En un poema llamado El siglo, escribe Osip Maldemstam: “Mi siglo, mi bestia, ¿hay alguien que pueda/escudriñar en tus ojos/ y soldar con su sangre/las vértebras de dos siglos”. Giorgio Agamben retoma esas líneas en ¿Qué es ser contemporáneo? En su opinión, la clave del texto reside en el uso del posesivo: no el siglo sino “mi” siglo. El poeta es quien debe tener la mirada clavada en su época (“mi bestia”) aun pese al riesgo de tener la espalda quebrada por el paso del tiempo (“vértebras de dos siglos”).
Maldemstam, como otros poetas rusos de destino trágico, da testimonio de la tensión irresuelta entre poesía y presente. Sobre ese tema escribe Marina Tsvietáieva: “A propósito de los que supuestamente llevan un retraso de uno o tres siglos, citaré un solo ejemplo: el del poeta Hölderlin, que por los temas que trata, por sus fuentes e incluso su vocabulario, es un poeta de la Antigüedad, es decir, llegó a su siglo XVIII con un retraso no de un siglo, sino de dieciocho. Hölderlin, que solamente ahora comienza a ser leído en Alemania, ha sido adoptado por nuestro siglo, y ciertamente no es antiguo. Tras haber llegado a su siglo con un retraso de dieciocho, se ha revelado contemporáneo de nuestro siglo XX. ¿Qué significa este milagro? Significa que en el arte es imposible llegar tarde”.
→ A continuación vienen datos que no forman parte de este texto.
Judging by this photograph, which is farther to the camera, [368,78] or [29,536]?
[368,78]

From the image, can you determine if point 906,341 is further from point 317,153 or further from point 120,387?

Agamben parece dialogar con Tsvietáieva, y siguiendo a a Nietzsche señala que “pertenece realmente a su tiempo, es verdaderamente contemporáneo, aquel que no coincide perfectamente con éste ni se adecua a sus pretensiones y es por ende, en ese sentido, inactual; pero, justamente por eso, a partir de ese alejamiento y ese anacronismo, es más capaz que los otros de percibir y aprehender su tiempo”. Lo contemporáneo se expresa como paradoja: esa distancia del presente es precisamente lo que le permite volver a él, abrazar su tiempo, instalar su marca en la época. Cuando el poema se escribe atrapado por la ansiedad del presente, sólo encuentra inmediatez y trivialidad. A la inversa, cuando el anacronismo se vuelve simplemente retórico, el poema se entrega dócilmente a la cursilería. El poeta contemporáneo –es decir, el que desconfía de su tiempo–, en cambio, está en condiciones de decir algo radical sobre la época, más allá de toda ansiedad e impostación.
Si hay un libro reciente que se sitúa en ese lugar, ése es Una explicación para todo, de Darío Rojo, editado por Gog y Magog, en el que reúne en un solo volumen toda su obra publicada, más algunos poemas inéditos. Rojo pertenece a la generación que promedia los 40 años, que en los 90 pasó por la revista 18 Whiskys, y que leyó bien cierta tradición norteamericana (Stevens, Moore, Asbhbery). Pero además le suma al menos tres rasgos que lo distinguen del resto: dirigir la pequeña y sutil editorial Selecciones de Amadeo Mandarino, hacer de la invisibilidad pública su carta de presentación social y, sobre todo, escribir una poesía que apunta directamente a la relación tensa entre contemporaneidad y anacronismo. O dicho en el sentido inverso: se puede pensar la poesía de Rojo como una introducción al anacronismo contemporáneo. Es una escritura hecha de humor, distanciamiento y algo de melancolía. En un acápite, Rojo incluye una cita de Valerie Larbaud: “Acostumbraos a ver cada cosa actual como desfasada”. Y esa idea marca el tono de su estrategia: “Todo fue hecho en brillo de reciente hazaña,/vos hablaste, yo hablé, el pasto/de amarillo carta fue en el tiempo/un caso y el mismo/Fuera: lugar de lluvias/en ceniza vacía, de lunas y aeroplanos”. La hazañas son recientes –relucen–, pero el pasto se vuelve viejo, amarillo como la carta en el tiempo. Una explicación para todo convierte ese intersticio en una de las zonas más originales de la poesía argentina contemporánea.